I have very happily noticed many organizations trying to diversify their customers in the last couple of years. Organizations like She Jumps and Ski Like a Girl are getting more girls and women into the sport. Women of Winter and Edge Outdoors are doing the same, with a specific focus on BIPOC skiers and boarders. There are many more doing amazing work, but I have yet to see any snowsport organizations that are focusing on or inclusive of body diversity. Fat people are active too: We want to participate and feel welcomed in these spaces.
Fixing this issue starts with gear companies. If we cannot get appropriate clothing and equipment, we cannot safely or comfortably ski. A few brands, like Columbia, Outdoor Research, and The North Face, have been increasing the size range of the technical gear they offer. The North Face even has a technical pair of bibs (the Holy Grail of ski clothing) with vents that go up to 3XL this year, available in a color other than black. (Outdoor Research to expand its line for Fall and Winter 2021 to include up to XXXL, and went even further with its Spring 2022 line, launching a plus-size collection featuring 1X-3X and 16W-24W with proportionally more room at the bust and waist.)

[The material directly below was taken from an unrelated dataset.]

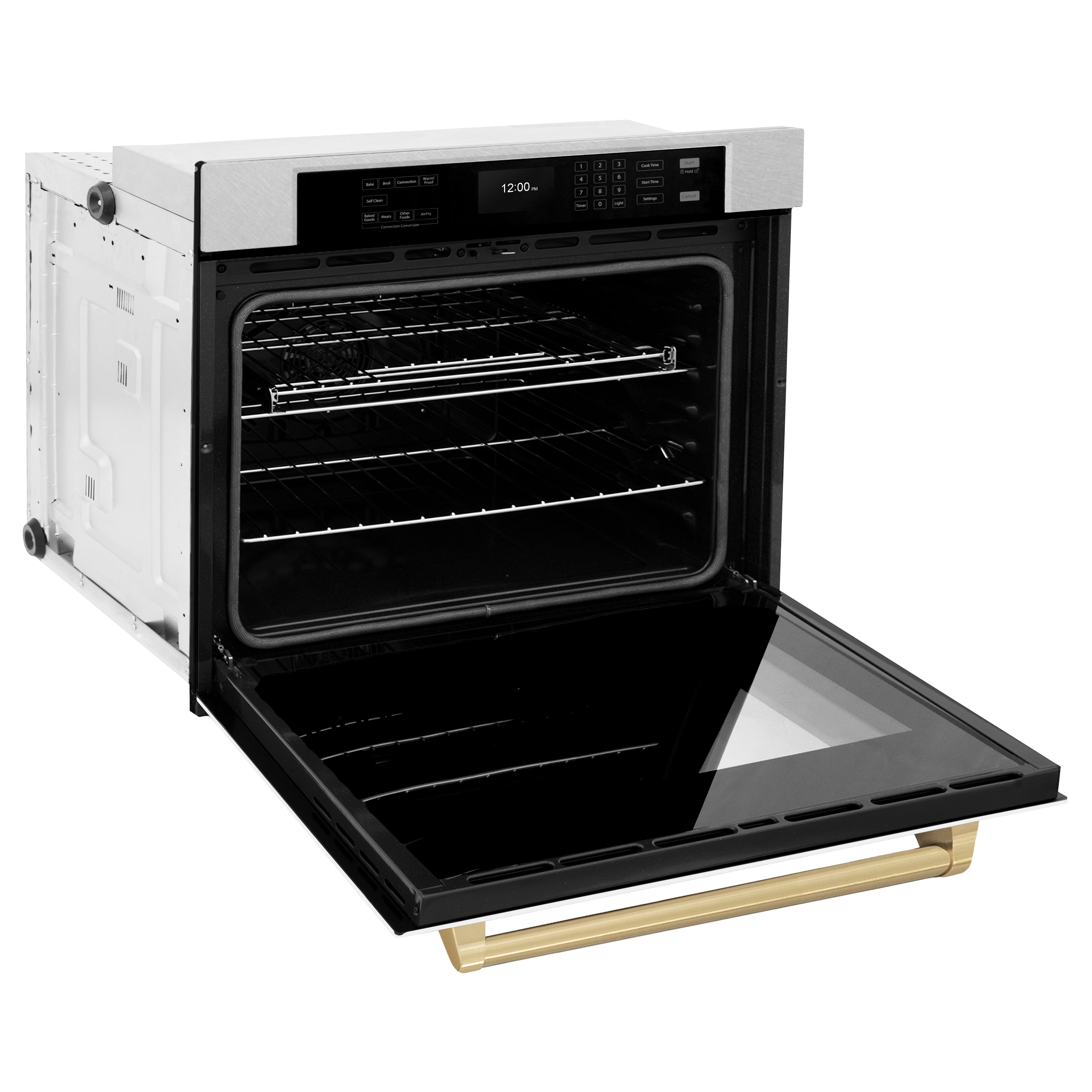 ZLINE 30" Autograph Professional True Convection Single Wall Oven with Air Fry and Self Clean in Satin Stainless Steel with White Matte Door and Champagne Bronze Handle, WASSZ-WM-30-CB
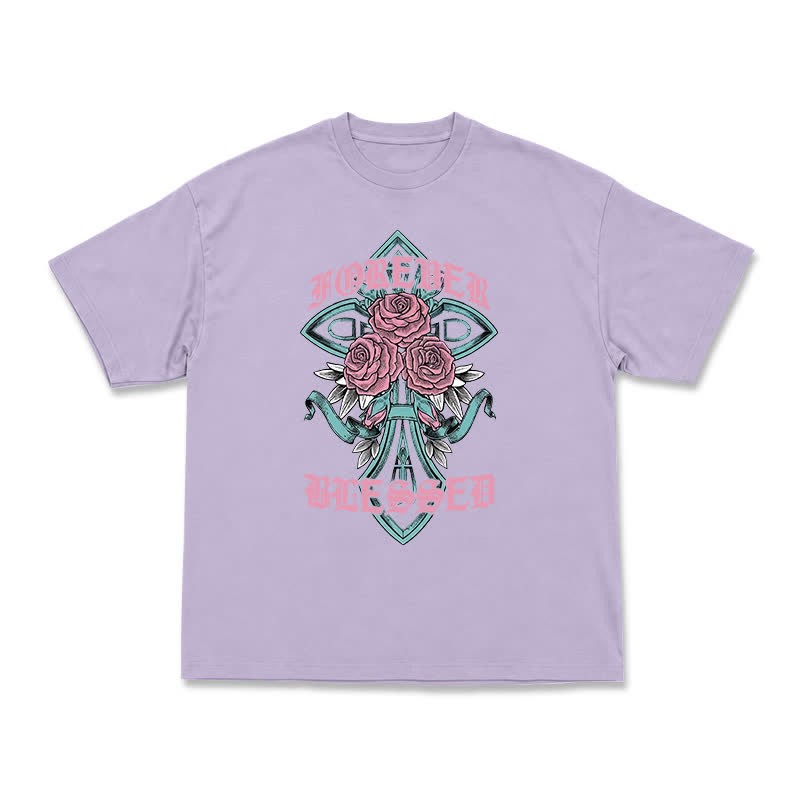 Vintage Rock Cross and Rose Print Relaxed Fit T-Shirt - Purple - US16-18(2XL) - image 8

We want to see every winter brand improving its size range offerings. We want to see a plus-size bib and ski jacket from every company that makes them straight-sized. We want to see technical features like pit and leg vents and powder skirts, not just basic shells with the bare minimum of features. We want colors and patterns. We want to ski and snowboarding boots that fit larger calves. We want to be able to fasten our boots just like everybody else. We just want the same options that straight-sized human beings have
As a doctor, I encourage all my patients, no matter their size, to get more active. Obesity increases the risk of having other health conditions, but so does being sedentary at any weight. We should all try to increase our physical activity, no matter what our body size. It then becomes kind of a cruel joke when we try to branch out into new activities but cannot due to barriers of unavailable clothing or gear. The hostile environment we step into as plus-size people entering a sport where we feel unwelcome is also a major deterrent. This has improved in many other areas: I have no problem finding plus-sized hiking gear options; general athletic wear comes in a variety of sizes, colors, and styles.
Plus size athletes like Mirna Valerio who runs, bikes, and skis; surfers Kanoa Greene and Elizabeth Sneed; Ashley Manning who runs rivers; and climber Megan Banker are making sports more accessible to people of all different body shapes and sizes and that’s what I want to see for snowsports. I want to see myself in other skiers. I want people who’ve been historically excluded to be included and welcomed. To make this happen, we need support. We need people who manufacture gear to include us. We need to be made to feel welcome when we hit the slopes. We all deserve to feel the freedom and exhilaration I felt when I first tore down a run all those years ago. We all deserve to keep chasing that feeling.